* **What the task requires**:
Update the entries below so that each "kitchen cabinet door" becomes "cupboard door", keeping everything else the same. Leave the pictures out of your answer.

= = = =

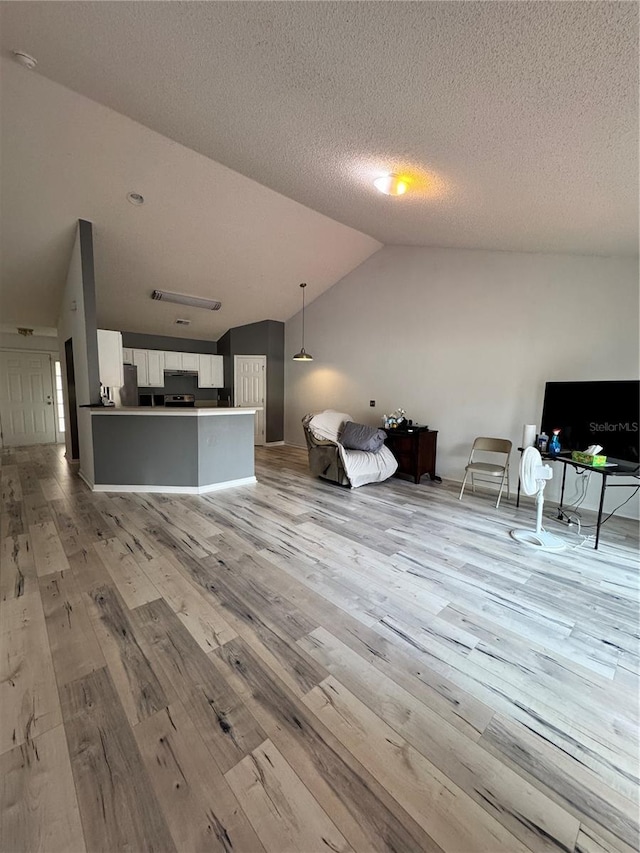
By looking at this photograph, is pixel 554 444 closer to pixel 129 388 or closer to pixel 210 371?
pixel 129 388

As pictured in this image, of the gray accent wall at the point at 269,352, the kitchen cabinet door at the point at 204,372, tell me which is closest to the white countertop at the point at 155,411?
the gray accent wall at the point at 269,352

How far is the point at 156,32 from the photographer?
6.25 ft

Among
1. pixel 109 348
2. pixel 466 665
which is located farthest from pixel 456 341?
pixel 109 348

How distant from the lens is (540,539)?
9.72 ft

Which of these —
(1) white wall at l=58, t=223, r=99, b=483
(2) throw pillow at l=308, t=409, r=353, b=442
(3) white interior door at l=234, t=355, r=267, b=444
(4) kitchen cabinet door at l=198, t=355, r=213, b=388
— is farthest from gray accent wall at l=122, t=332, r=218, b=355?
(2) throw pillow at l=308, t=409, r=353, b=442

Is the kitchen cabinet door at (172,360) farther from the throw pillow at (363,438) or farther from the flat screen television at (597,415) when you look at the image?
the flat screen television at (597,415)

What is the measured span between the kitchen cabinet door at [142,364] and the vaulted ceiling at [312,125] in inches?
82.7

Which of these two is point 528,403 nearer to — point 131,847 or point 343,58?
point 343,58

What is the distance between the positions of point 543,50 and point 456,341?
3.48 meters

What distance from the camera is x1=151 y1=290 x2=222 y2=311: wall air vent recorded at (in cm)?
564

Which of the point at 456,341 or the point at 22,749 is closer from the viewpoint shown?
the point at 22,749

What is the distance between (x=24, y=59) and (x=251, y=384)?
5501 millimetres

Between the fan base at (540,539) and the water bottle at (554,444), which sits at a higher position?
the water bottle at (554,444)

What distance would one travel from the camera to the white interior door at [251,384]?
7.52m
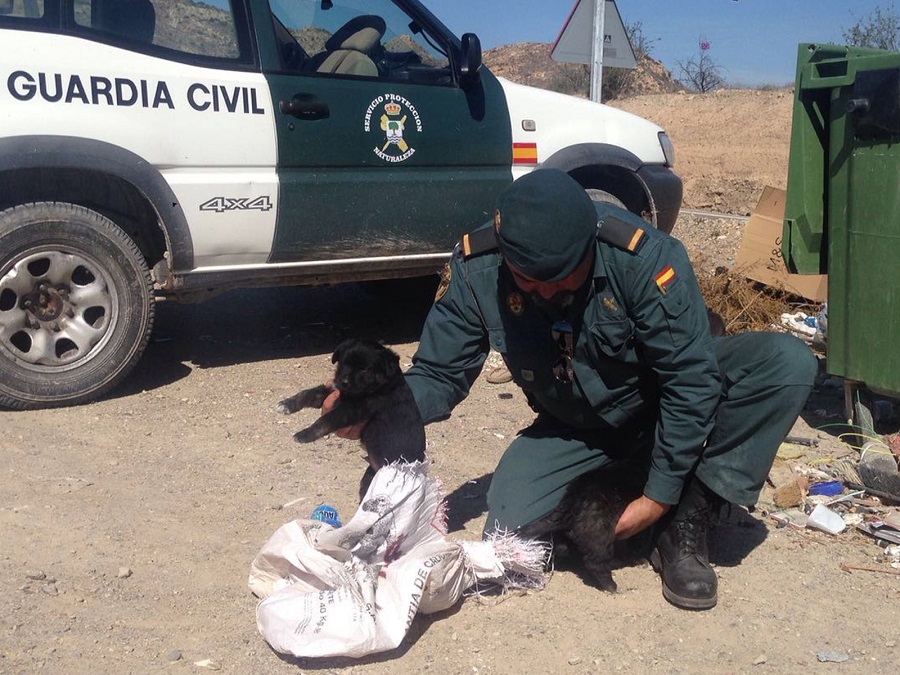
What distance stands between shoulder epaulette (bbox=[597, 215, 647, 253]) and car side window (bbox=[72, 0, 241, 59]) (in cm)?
244

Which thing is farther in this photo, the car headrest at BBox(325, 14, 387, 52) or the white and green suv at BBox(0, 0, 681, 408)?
the car headrest at BBox(325, 14, 387, 52)

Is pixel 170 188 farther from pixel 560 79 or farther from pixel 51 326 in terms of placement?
pixel 560 79

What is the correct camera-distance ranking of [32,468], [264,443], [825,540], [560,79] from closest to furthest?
[825,540] → [32,468] → [264,443] → [560,79]

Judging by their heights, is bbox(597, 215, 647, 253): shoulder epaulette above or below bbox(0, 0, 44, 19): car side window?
below

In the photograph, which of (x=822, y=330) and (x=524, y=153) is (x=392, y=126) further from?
(x=822, y=330)

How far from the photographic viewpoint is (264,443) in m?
4.11

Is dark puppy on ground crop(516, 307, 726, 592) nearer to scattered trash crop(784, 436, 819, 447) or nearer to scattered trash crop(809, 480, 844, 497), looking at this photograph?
scattered trash crop(809, 480, 844, 497)

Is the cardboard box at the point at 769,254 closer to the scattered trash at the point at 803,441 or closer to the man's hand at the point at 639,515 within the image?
the scattered trash at the point at 803,441

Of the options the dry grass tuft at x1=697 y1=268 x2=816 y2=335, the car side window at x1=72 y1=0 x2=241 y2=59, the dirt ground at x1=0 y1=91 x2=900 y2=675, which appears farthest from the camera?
the dry grass tuft at x1=697 y1=268 x2=816 y2=335

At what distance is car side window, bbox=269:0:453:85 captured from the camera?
189 inches

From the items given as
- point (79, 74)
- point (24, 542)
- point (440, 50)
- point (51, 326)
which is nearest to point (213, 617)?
point (24, 542)

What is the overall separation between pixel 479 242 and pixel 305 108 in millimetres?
1965

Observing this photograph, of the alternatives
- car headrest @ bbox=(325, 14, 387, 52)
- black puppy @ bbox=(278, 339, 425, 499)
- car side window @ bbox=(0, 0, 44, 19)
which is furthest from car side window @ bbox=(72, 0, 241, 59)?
black puppy @ bbox=(278, 339, 425, 499)

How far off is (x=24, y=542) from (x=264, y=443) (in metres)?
1.15
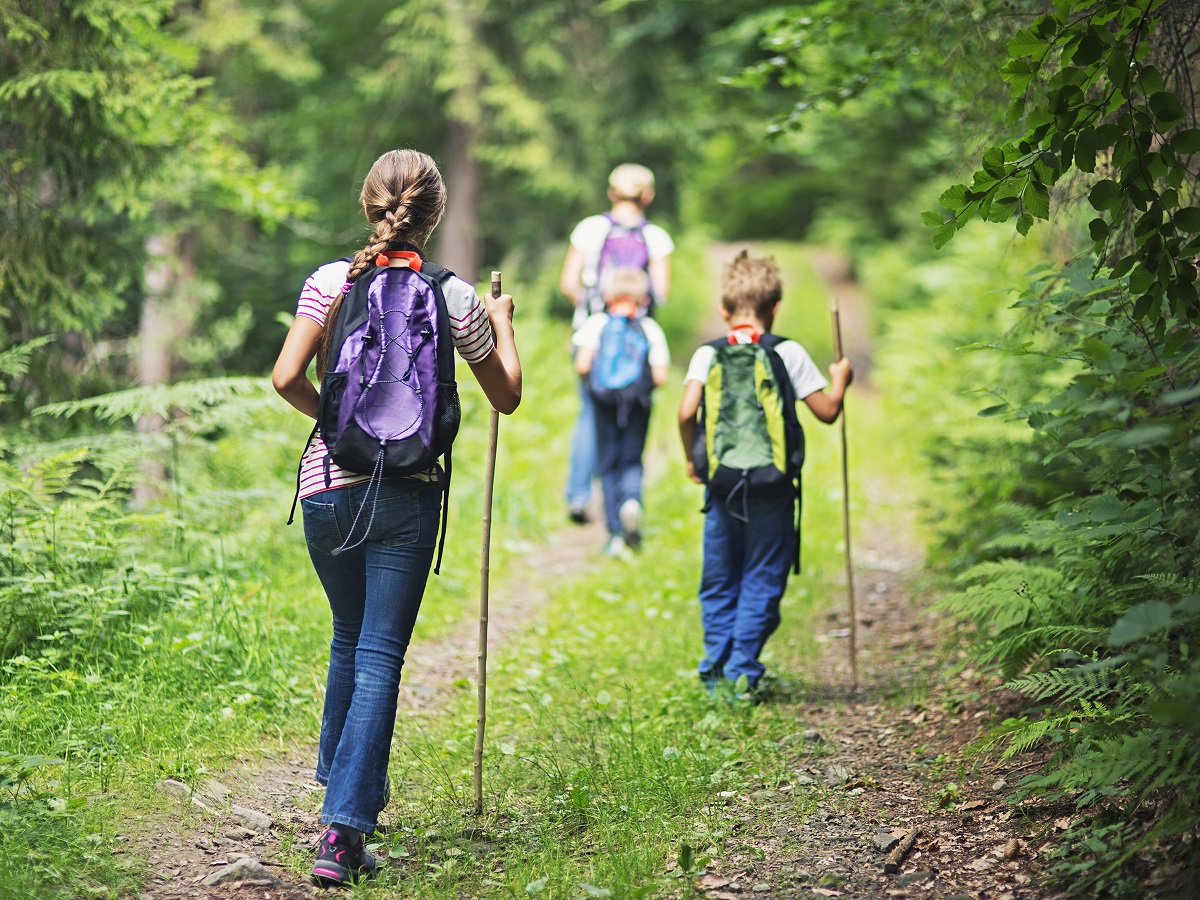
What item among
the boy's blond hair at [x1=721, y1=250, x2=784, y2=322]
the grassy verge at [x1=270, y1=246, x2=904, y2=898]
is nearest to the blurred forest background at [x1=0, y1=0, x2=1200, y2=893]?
the grassy verge at [x1=270, y1=246, x2=904, y2=898]

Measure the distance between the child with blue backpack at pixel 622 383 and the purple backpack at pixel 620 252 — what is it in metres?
0.10

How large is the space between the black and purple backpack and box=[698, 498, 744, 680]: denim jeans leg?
2.26m

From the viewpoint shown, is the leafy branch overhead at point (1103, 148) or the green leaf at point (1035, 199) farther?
the green leaf at point (1035, 199)

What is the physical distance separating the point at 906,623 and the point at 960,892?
133 inches

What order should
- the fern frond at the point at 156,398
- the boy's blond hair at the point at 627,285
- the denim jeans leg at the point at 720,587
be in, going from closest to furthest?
the denim jeans leg at the point at 720,587 → the fern frond at the point at 156,398 → the boy's blond hair at the point at 627,285

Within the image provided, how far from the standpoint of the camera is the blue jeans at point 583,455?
8.48 meters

= = = =

* **Reply to the task**:
By looking at this photograph, is pixel 554 444 closer to pixel 129 388 or closer to pixel 210 371?
pixel 129 388

As pictured in this image, of the gray accent wall at the point at 269,352, the cupboard door at the point at 204,372, tell me which is closest to the white countertop at the point at 155,411?
the gray accent wall at the point at 269,352

How far is the point at 156,32 from the photographer?
6.25 ft

Among
1. pixel 109 348
2. pixel 466 665
which is located farthest from pixel 456 341?
pixel 109 348

How distant from the lens is (540,539)?
9.72 ft

Which of these —
(1) white wall at l=58, t=223, r=99, b=483
(2) throw pillow at l=308, t=409, r=353, b=442
(3) white interior door at l=234, t=355, r=267, b=444
(4) cupboard door at l=198, t=355, r=213, b=388
— is farthest from gray accent wall at l=122, t=332, r=218, b=355?
(2) throw pillow at l=308, t=409, r=353, b=442

Is the cupboard door at (172,360) farther from the throw pillow at (363,438) or farther from the flat screen television at (597,415) when you look at the image?
the flat screen television at (597,415)

What is the measured span between the cupboard door at [142,364] and the vaulted ceiling at [312,125] in inches?
82.7

Which of these two is point 528,403 nearer to — point 131,847 or point 343,58?
point 343,58

What is the distance between the positions of point 543,50 and point 456,341?
3.48 meters

What distance from the camera is x1=151 y1=290 x2=222 y2=311: wall air vent recorded at (in cm)?
564

Which of the point at 456,341 or the point at 22,749 is closer from the viewpoint shown?
the point at 22,749

What is the distance between (x=24, y=59) and (x=251, y=384)?
5501 millimetres

Between the fan base at (540,539) and the water bottle at (554,444), which sits at a higher position?
the water bottle at (554,444)

What distance would one travel from the camera to the white interior door at [251,384]?
7.52m
What distance stands between shoulder epaulette (bbox=[597, 215, 647, 253]) and car side window (bbox=[72, 0, 241, 59]) (in cm)?
244

Which thing is farther in this photo, the car headrest at BBox(325, 14, 387, 52) or the white and green suv at BBox(0, 0, 681, 408)?
the car headrest at BBox(325, 14, 387, 52)

Is pixel 170 188 farther from pixel 560 79 or farther from pixel 51 326 in terms of placement?
pixel 560 79

What is the correct camera-distance ranking of [32,468], [264,443], [825,540], [560,79] from closest to furthest?
[825,540] → [32,468] → [264,443] → [560,79]

Judging by their heights, is bbox(597, 215, 647, 253): shoulder epaulette above or below bbox(0, 0, 44, 19): car side window?
below

In the photograph, which of (x=822, y=330) and (x=524, y=153) is (x=392, y=126) further from?
(x=822, y=330)

How far from the photographic viewpoint is (264,443) in m?
4.11

Is dark puppy on ground crop(516, 307, 726, 592) nearer to scattered trash crop(784, 436, 819, 447) or nearer to scattered trash crop(809, 480, 844, 497), looking at this photograph?
scattered trash crop(809, 480, 844, 497)

Is the cardboard box at the point at 769,254 closer to the scattered trash at the point at 803,441 or closer to the man's hand at the point at 639,515 within the image?
the scattered trash at the point at 803,441

Of the options the dry grass tuft at x1=697 y1=268 x2=816 y2=335, the car side window at x1=72 y1=0 x2=241 y2=59, the dirt ground at x1=0 y1=91 x2=900 y2=675, which appears farthest from the camera?
the dry grass tuft at x1=697 y1=268 x2=816 y2=335

At what distance is car side window, bbox=269:0:453:85 captured from the camera?
189 inches

From the items given as
- point (79, 74)
- point (24, 542)
- point (440, 50)
- point (51, 326)
which is nearest to point (213, 617)?
point (24, 542)

What is the overall separation between pixel 479 242 and pixel 305 108 in millimetres?
1965

Observing this photograph, of the alternatives
- car headrest @ bbox=(325, 14, 387, 52)
- black puppy @ bbox=(278, 339, 425, 499)
- car side window @ bbox=(0, 0, 44, 19)
which is furthest from car side window @ bbox=(72, 0, 241, 59)?
black puppy @ bbox=(278, 339, 425, 499)

How far off is (x=24, y=542) from (x=264, y=443) (in metres)?
1.15
What item among
the boy's blond hair at [x1=721, y1=250, x2=784, y2=322]
the grassy verge at [x1=270, y1=246, x2=904, y2=898]
is nearest to the blurred forest background at [x1=0, y1=0, x2=1200, y2=893]?
the grassy verge at [x1=270, y1=246, x2=904, y2=898]

Measure the distance between the child with blue backpack at pixel 622 383 and the purple backpack at pixel 620 252 — what is it in metres?
0.10

How large is the space between the black and purple backpack and box=[698, 498, 744, 680]: denim jeans leg?
2.26m

From the viewpoint shown, is the leafy branch overhead at point (1103, 148) or the green leaf at point (1035, 199) farther?
the green leaf at point (1035, 199)

What is the physical distance separating the point at 906,623 and the point at 960,892?
133 inches

What order should
- the fern frond at the point at 156,398
- the boy's blond hair at the point at 627,285
- the denim jeans leg at the point at 720,587
be in, going from closest to furthest?
the denim jeans leg at the point at 720,587 → the fern frond at the point at 156,398 → the boy's blond hair at the point at 627,285

Within the image provided, how far from the standpoint of the camera is the blue jeans at point 583,455?
8.48 meters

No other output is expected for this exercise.